● Your objective
In your copy, leave out the pictures; write out all the data exactly.

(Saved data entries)
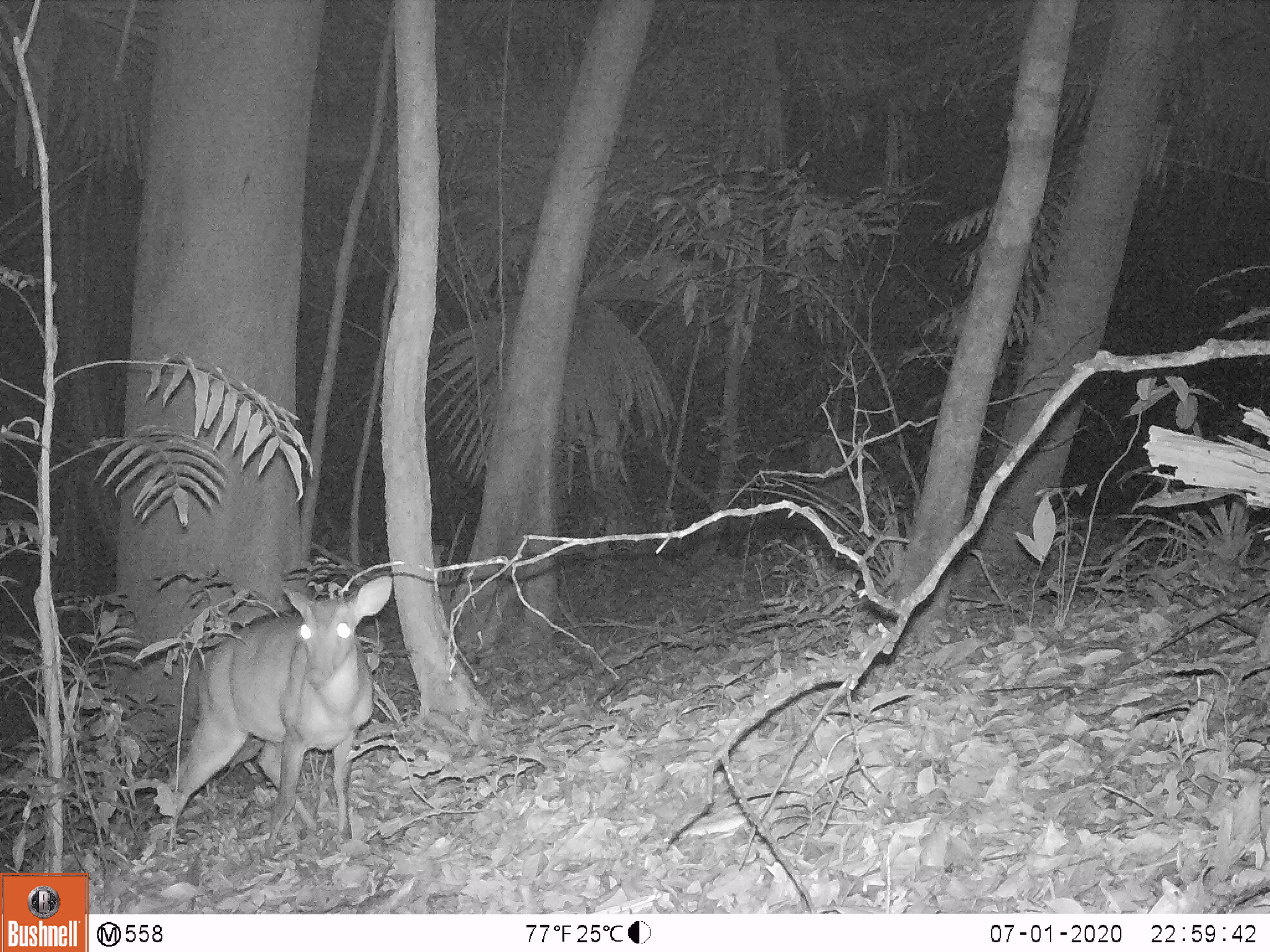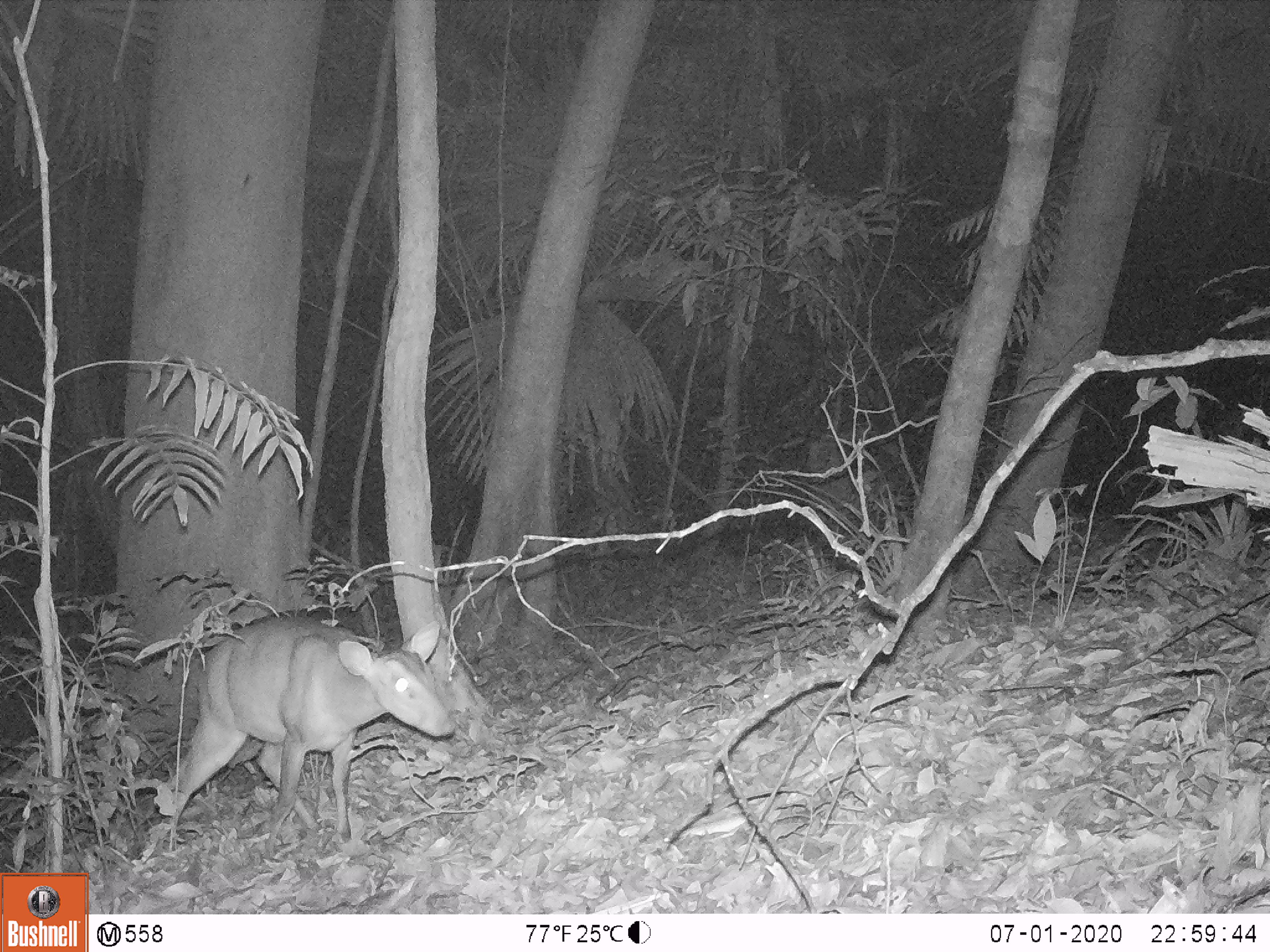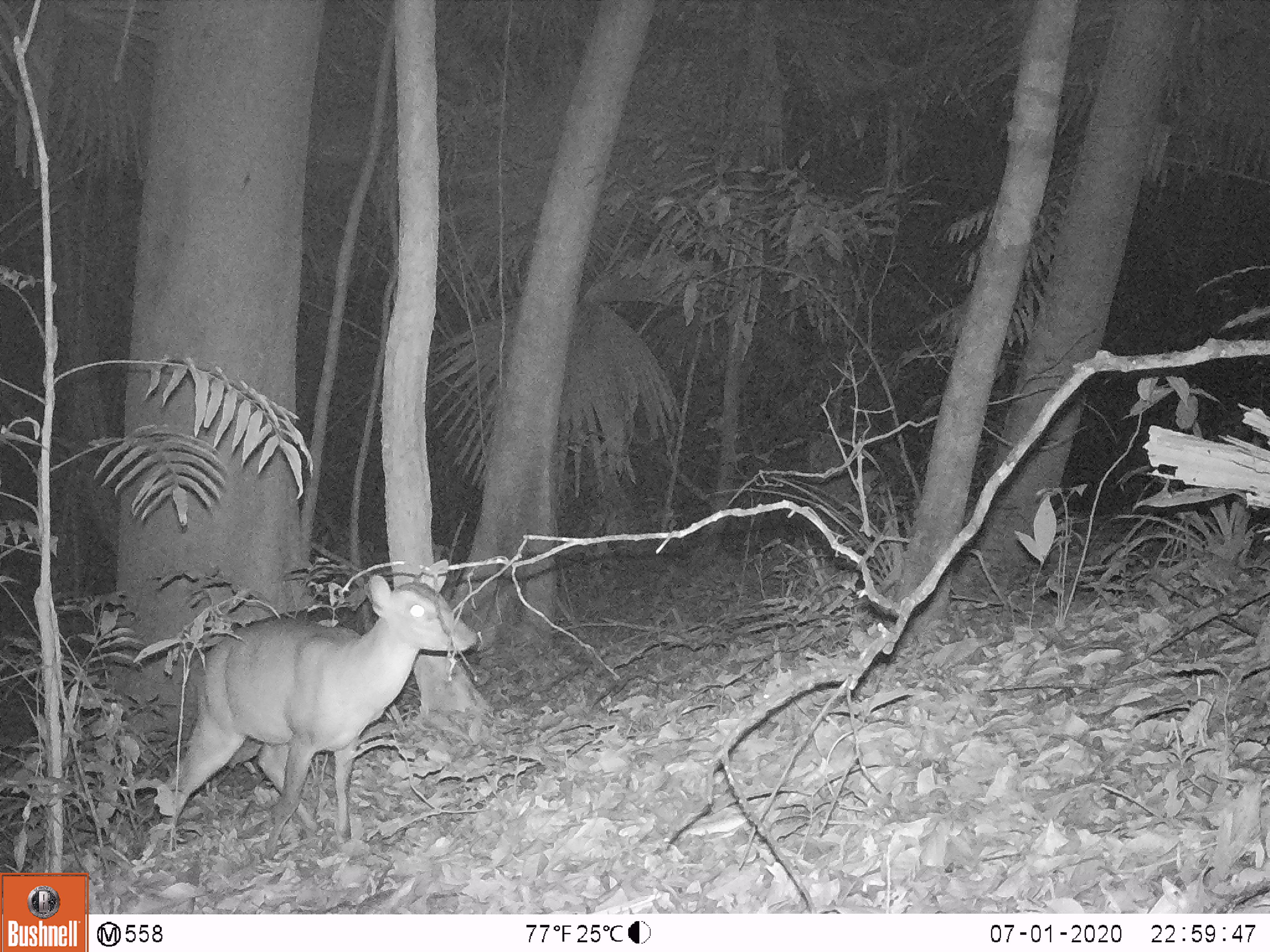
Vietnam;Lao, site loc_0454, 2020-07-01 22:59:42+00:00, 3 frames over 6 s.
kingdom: Animalia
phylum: Chordata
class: Mammalia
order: Artiodactyla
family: Cervidae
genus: Muntiacus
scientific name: Muntiacus vuquangensis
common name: large-antlered muntjac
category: large antlered muntjac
Large antlered muntjac (large-antlered muntjac) (Muntiacus vuquangensis). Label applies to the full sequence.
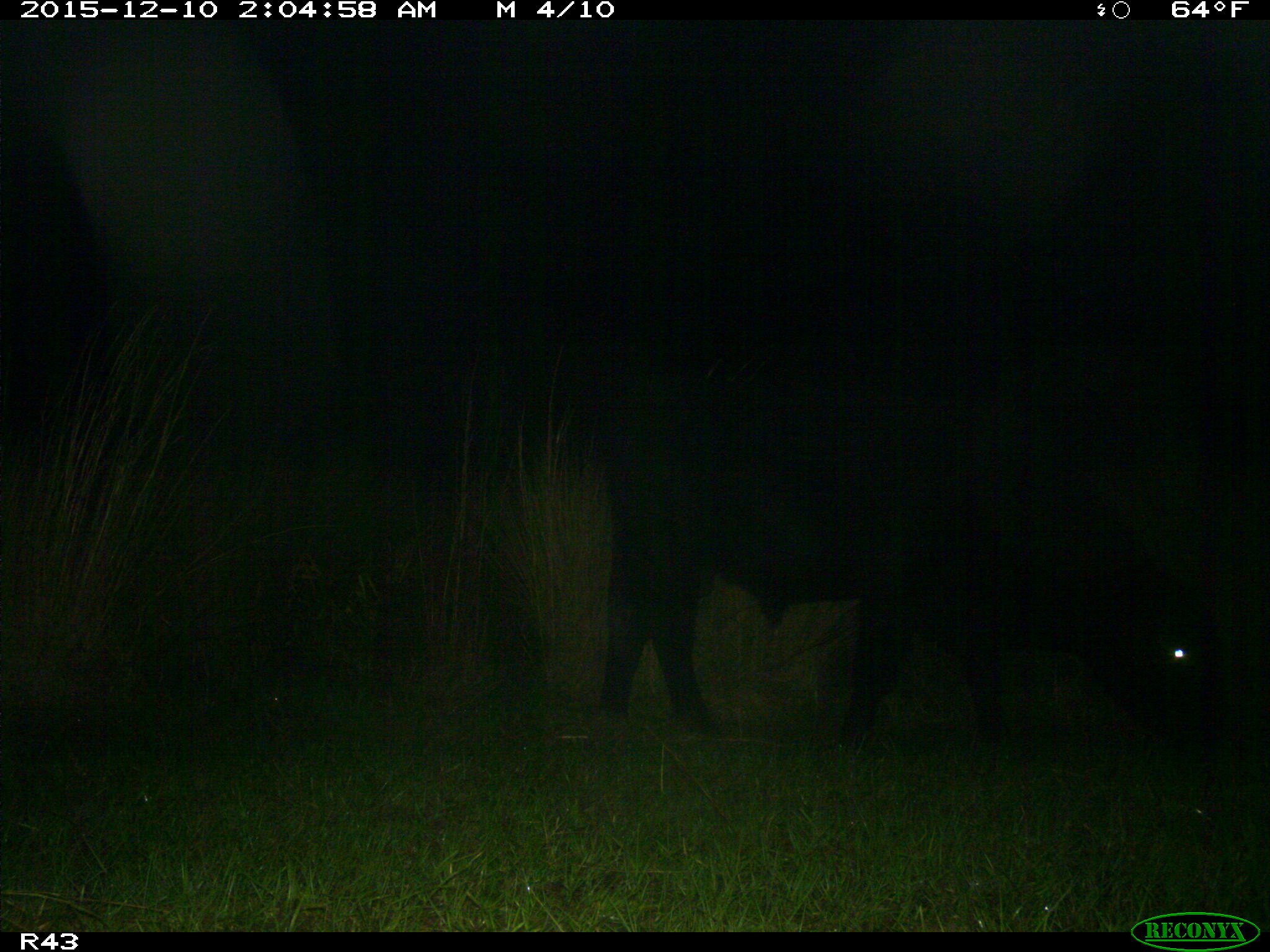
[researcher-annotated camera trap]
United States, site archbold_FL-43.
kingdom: Animalia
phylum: Chordata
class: Mammalia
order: Artiodactyla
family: Bovidae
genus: Bos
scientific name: Bos taurus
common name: domestic cow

● Written solution
Vietnam;Lao, site loc_0454, 2020-07-01 22:59:42+00:00, 3 frames over 6 s.
kingdom: Animalia
phylum: Chordata
class: Mammalia
order: Artiodactyla
family: Cervidae
genus: Muntiacus
scientific name: Muntiacus vuquangensis
common name: large-antlered muntjac
category: large antlered muntjac
Large antlered muntjac (large-antlered muntjac) (Muntiacus vuquangensis). Label applies to the full sequence.
[researcher-annotated camera trap]
United States, site archbold_FL-43.
kingdom: Animalia
phylum: Chordata
class: Mammalia
order: Artiodactyla
family: Bovidae
genus: Bos
scientific name: Bos taurus
common name: domestic cow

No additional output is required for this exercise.